Detect Soft Delete Patterns in PostgreSQL
Detecting Soft Delete Patterns in PostgreSQL
Soft deletes are a common application pattern. Instead of removing a row with a DELETE statement, the application marks it as deleted by setting a column — typically deleted_at — to a non-null timestamp. The row stays in the table forever. The application simply filters it out with a WHERE deleted_at IS NULL clause.
This pattern is useful for audit trails, undo functionality, and referential integrity. It is also a significant source of problems for PostgreSQL DBAs who do not know it is in use.
When rows are deleted with DELETE, PostgreSQL marks them as dead tuples. Autovacuum reclaims that space. With soft deletes, those rows are never actually deleted. They accumulate silently. Tables grow large. Indexes balloon. Query performance degrades. And unless you know the pattern is there, the root cause is hard to diagnose.
The script covered in this article scans information_schema.columns to find every table in the database that contains a column named deleted_at. That is a reliable heuristic for identifying which tables use soft deletes.
SQL Script
1SELECT
2 table_schema,
3 table_name,
4 column_name,
5 data_type
6FROM
7 information_schema.columns
8WHERE
9 column_name = 'deleted_at';
Notes: Run as any role with access to information_schema.columns. The query scans all schemas visible to the connected user. Adjust the WHERE clause to add other common soft-delete column names such as is_deleted or deleted.
Code Breakdown
SELECT Clause
The query returns four columns: table_schema, table_name, column_name, and data_type.

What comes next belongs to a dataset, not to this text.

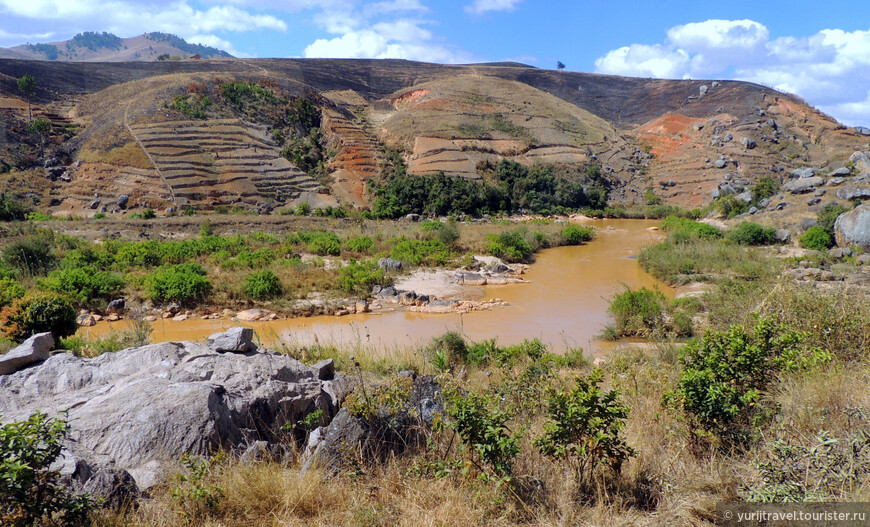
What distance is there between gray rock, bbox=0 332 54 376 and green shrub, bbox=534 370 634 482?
5.12m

The schema is included because the same table name can exist in multiple schemas. The data_type tells you whether deleted_at is a timestamp with time zone, timestamp without time zone, boolean, or something else. The data type reveals how the application implements the pattern.
FROM information_schema.columns
information_schema.columns is a standard SQL catalog view. It contains one row for every column in every table, view, and materialized view that the current role has access to. It covers all schemas unless you add a table_schema filter.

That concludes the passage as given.